Rewrite the records below between the line holding "What length of" and the line holding "9.74 metres", inclusive, with every request kept as is and each distance in the answers multiplied by 1.8. Round each result to the same number of decimal places as the original, with halves rounded up.

Stored entries:
● ● ● ●

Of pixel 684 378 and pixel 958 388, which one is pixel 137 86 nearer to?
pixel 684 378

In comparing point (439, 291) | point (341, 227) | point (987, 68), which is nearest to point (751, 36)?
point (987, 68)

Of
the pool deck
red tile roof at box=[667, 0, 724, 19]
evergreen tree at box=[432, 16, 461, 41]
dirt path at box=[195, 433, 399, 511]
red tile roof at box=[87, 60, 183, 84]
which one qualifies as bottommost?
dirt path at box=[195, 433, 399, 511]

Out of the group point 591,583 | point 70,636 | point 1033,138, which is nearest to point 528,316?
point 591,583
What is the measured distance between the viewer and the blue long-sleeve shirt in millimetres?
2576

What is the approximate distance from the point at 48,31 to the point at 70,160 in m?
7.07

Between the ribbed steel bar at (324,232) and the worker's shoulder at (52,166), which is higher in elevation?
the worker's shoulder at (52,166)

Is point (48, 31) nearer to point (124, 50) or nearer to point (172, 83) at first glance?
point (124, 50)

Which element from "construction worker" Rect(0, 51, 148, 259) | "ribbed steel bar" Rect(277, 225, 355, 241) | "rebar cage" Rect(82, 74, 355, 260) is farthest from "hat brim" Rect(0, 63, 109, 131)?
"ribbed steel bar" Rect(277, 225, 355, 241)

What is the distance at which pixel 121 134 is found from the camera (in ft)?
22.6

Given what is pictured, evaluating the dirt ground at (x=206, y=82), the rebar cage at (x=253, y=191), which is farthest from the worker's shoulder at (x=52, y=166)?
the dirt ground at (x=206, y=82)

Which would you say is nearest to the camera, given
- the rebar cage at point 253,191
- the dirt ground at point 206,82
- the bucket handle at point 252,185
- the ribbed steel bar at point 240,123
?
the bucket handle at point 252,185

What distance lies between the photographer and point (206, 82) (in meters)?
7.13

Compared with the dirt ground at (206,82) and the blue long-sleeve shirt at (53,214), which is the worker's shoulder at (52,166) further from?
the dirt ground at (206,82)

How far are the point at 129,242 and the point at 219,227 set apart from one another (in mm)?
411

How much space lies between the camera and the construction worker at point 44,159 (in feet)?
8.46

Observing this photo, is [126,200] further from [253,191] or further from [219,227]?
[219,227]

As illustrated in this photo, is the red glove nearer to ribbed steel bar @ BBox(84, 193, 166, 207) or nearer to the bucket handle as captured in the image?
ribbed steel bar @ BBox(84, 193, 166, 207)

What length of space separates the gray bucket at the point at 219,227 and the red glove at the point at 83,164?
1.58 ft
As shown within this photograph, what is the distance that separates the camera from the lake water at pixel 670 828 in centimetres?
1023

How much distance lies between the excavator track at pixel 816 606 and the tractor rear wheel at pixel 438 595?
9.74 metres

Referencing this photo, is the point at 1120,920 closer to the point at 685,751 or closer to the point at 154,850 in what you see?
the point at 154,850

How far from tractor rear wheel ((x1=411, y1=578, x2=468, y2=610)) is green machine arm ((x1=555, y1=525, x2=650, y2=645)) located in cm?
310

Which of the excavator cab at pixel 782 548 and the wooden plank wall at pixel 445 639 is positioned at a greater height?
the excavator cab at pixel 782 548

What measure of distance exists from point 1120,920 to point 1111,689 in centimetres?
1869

● ● ● ●

§ **Response**
What length of space separates the gray bucket at the point at 219,227 and the red glove at the point at 83,164?
2.84 ft
As shown within this photograph, what is the distance that separates the camera from the lake water at pixel 670 828 in centimetres?
1841

How much distance lies between the excavator track at pixel 816 606 and the tractor rear wheel at pixel 438 595?
17.53 metres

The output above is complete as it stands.